» List of tasks:
[a] Using the passage on the Fast Fourier Transform as a feature extractor, answer these questions, one per line and marked like the questions:
(i) Which routine is called before the FFT computation is made?
(ii) What serves as the output label for each audio file in the data set?
(iii) To how many features was everything restricted to speed up the code?
[b] Continue the passage on the Fast Fourier Transform as a feature extractor, starting after its last sentence.

::: Page extract :::

Fast Fourier Transform as a feature extractor
Performing a sensible feature extraction from audio files is definitely a non-trivial task. Fortunately, the Fast Fourier Transform algorithm can be of some help in coping with this issue. A thorough analysis of this popular algorithm cannot be done here, so we limit ourselves to saying that this algorithm's aim is to extract individual frequency intensities from raw sample readings, in order to generate a sort of fingerprint for a piece of music. Therefore, our data set will be made up of these features along with the genre associated to each audio file as output label. This computation was carried out by the fft method within the scipy module, which is able to "return the Discrete Fourier Transform of real or complex sequences". The FFT computation has been made after a call to the scipy.io.wavfile.read routine, which is said to "return the sample rate (in samples/sec) and data from a WAV file".
After some careful experiments, we found out that taking all the features coming from each WAV file was unnecessary and required too much computation time. Therefore, our code got a remarkable speedup without jeopardising effectiveness by restricting everything to the first 1000 features.

::: Records shown :::

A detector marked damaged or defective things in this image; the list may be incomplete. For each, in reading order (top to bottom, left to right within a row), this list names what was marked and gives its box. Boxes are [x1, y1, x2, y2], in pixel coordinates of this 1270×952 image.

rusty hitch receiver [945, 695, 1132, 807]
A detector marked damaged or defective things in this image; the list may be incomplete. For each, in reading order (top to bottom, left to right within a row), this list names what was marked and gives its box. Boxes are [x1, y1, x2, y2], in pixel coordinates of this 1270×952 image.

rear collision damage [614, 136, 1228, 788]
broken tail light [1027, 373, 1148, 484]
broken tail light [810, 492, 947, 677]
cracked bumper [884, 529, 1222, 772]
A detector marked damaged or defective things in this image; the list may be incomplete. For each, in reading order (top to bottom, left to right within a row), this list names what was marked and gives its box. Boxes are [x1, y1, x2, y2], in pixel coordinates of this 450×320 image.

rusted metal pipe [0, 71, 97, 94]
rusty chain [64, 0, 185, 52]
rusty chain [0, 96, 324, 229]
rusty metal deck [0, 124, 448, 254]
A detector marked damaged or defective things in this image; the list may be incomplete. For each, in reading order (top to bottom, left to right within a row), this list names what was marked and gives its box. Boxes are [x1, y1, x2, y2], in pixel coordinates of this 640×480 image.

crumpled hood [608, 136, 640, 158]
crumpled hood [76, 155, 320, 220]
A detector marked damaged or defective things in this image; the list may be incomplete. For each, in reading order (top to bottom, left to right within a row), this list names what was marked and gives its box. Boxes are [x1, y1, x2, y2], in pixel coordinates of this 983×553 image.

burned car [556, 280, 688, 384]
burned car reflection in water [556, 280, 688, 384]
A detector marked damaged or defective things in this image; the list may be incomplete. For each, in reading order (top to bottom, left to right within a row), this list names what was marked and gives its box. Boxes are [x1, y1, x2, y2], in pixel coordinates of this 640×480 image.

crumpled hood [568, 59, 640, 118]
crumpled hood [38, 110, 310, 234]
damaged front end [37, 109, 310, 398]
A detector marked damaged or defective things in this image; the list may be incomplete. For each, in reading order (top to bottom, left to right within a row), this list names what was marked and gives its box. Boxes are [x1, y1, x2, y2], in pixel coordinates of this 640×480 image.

:::

» Answers for the tasks:
[a]
(i) scipy.io.wavfile.read
(ii) The genre associated with each audio file
(iii) The first 1000 features

[b]
Even though a deep understanding of this process would demand a solid background in Signal Processing, we list some of the computed features:
- root-mean-square (RMS) level;
- spectral centroid;
- bandwidth;
- spectral roll-off frequency;
- band energy ratio;
- delta spectrum magnitude;
- pitch;
- pitch strength.
In the end, the extracted feature set has been persistently saved to disk in the .npy format, the standard binary file format in NumPy for saving a single arbitrary NumPy array on disk.
Feature extraction and file writing
def create_fft(filename):
s_rate, data = scipy.io.wavfile.read(filename)
fft_feat = abs(scipy.fft(data)[:1000])
base_filename, ext = os.path.splitext(filename)
data_filename = base_filename + ".fft"
np.save(data_filename, fft_feat)